Published on Jan. 12, 2018 Read time Approx. 2 minutes

Thousands of Cameroonians Flee to Nigeria

More than 15,000 people have fled a military crackdown on Anglophone separatists in Cameroon in recent months. They have taken shelter in neighboring Nigeria, a country already contending with massive internal displacement.

The United Nations refugee agency (UNHCR) said it had registered more than 8,000 Cameroonians during a mission to several states of Nigeria, while Nigerian officials said 6,700 Cameroonians were sheltering in other states.

“They are still coming, and they are coming daily,” said the UNHCR representative in Nigeria, Antonio Jose Canhandula, at a briefing in Abuja. “It is a crisis.”

The Anglophone regions of Cameroon erupted in protest in 2016, calling for greater rights from the Francophone government. Last October, separatists declared an independent state, prompting a military clampdown, rebel attacks and the flight of refugees from the area.

Japan Gives $3 Million to Myanmar for Rohingya Returns

Japan announced a $3 million grant to Myanmar’s government to help repatriate Rohingya refugees, at the same time urging safe and voluntary returns and pledging to monitor the process.

Since late August about 650,000 people from the persecuted Rohingya minority have fled to Bangladesh to escape a brutal crackdown in Myanmar. The two countries agreed in November to facilitate the return of refugees but the timing, feasibility and safety remain unclear.

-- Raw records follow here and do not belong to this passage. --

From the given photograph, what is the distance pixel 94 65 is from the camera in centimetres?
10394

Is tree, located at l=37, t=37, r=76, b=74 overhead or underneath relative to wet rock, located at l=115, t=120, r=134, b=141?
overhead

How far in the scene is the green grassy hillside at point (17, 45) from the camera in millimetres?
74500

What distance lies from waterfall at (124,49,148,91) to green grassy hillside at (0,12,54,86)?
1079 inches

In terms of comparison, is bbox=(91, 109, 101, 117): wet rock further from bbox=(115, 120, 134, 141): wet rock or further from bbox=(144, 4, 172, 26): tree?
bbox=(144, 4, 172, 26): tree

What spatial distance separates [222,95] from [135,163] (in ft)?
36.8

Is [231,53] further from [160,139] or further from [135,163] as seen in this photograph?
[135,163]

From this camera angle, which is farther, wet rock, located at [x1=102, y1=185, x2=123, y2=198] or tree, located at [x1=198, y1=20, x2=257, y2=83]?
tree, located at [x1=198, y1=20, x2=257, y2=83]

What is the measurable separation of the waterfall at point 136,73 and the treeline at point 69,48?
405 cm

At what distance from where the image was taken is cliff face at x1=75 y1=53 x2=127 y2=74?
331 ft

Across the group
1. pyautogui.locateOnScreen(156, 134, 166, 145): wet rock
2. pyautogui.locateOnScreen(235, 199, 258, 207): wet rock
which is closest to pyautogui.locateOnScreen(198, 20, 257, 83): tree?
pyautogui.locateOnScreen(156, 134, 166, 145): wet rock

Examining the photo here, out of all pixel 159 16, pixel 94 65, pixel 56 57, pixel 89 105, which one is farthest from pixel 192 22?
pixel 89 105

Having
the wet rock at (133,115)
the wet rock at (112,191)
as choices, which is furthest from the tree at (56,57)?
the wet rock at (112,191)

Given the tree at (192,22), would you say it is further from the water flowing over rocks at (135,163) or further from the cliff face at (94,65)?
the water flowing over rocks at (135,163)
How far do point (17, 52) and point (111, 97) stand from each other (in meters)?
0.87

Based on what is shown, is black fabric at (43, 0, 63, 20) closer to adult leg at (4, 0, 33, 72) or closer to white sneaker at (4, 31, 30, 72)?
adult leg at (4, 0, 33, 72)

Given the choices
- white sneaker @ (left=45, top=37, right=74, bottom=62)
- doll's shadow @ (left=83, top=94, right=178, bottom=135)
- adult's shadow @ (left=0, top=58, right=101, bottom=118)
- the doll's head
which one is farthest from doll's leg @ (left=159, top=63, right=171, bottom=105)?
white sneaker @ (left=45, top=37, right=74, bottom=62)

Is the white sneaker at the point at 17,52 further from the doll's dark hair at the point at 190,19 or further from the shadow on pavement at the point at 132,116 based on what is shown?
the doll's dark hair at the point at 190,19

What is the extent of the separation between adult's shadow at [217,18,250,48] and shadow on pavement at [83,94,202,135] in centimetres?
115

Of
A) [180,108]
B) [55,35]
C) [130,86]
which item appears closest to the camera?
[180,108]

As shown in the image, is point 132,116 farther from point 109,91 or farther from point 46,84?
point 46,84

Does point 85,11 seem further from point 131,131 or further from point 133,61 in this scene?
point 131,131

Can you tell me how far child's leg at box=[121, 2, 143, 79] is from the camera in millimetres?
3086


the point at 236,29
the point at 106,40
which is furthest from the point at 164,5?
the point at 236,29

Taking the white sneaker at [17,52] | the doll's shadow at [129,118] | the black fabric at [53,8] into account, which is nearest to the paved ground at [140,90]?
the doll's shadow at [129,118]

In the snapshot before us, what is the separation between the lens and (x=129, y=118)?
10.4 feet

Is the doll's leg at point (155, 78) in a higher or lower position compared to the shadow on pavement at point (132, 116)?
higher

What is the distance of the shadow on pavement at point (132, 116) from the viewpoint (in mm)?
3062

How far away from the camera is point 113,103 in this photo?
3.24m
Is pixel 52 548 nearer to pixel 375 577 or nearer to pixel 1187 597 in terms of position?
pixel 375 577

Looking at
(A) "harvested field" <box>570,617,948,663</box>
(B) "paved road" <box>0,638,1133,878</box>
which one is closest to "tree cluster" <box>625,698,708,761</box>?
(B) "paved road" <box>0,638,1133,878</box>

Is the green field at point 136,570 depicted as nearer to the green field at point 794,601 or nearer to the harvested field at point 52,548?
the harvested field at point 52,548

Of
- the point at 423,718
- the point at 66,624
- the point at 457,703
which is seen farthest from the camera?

“We have decided to provide the aid in response to the agreement between Myanmar and Bangladesh to represent an international message of support so that the repatriation can be carried out promptly,” Japanese foreign ministry official Shinobu Yamaguchi said. “The money will be paid in a timely manner based on the progress of repatriation.”

The Japanese government will also provide a $20 million grant to Myanmar to improve humanitarian conditions and development in Rakhine state, where most aid agencies cannot reach and many Rohingya who did not flee languish in segregated camps.

Canada Tries to Dissuade Salvadorans From Crossing U.S. Border

Canada is seeking to dissuade Salvadorans in the United States from crossing its border to claim asylum, after the Trump administration announced their temporary protected status would end in 2019. The program, enabling them to live and work legally in the U.S., started in 2001 after a huge earthquake hit El Salvador.

Canadian Member of Parliament Pablo Rodriguez will visit California to brief officials and migrant organizations on his country’s immigration and asylum system. Canadian officials visited several migrant communities in the U.S. last year following a surge in unofficial border crossings in response to Donald Trump’s immigration clampdown.

As some 18,000 people crossed the U.S. border last year, the Canadian government sought to dispel myths about the ease of gaining asylum in the country.

Now some 200,000 Salvadorans in the U.S. face a deadline to leave and many are reluctant to return to their violence-wracked country. Many of them may have grounds to claim asylum in Canada, Toronto-based refugee lawyer Raoul Boulakia told Reuters.

The number of Salvadoran asylum seekers in Canada more than doubled last year, and about two-thirds received refugee status, according to official statistics.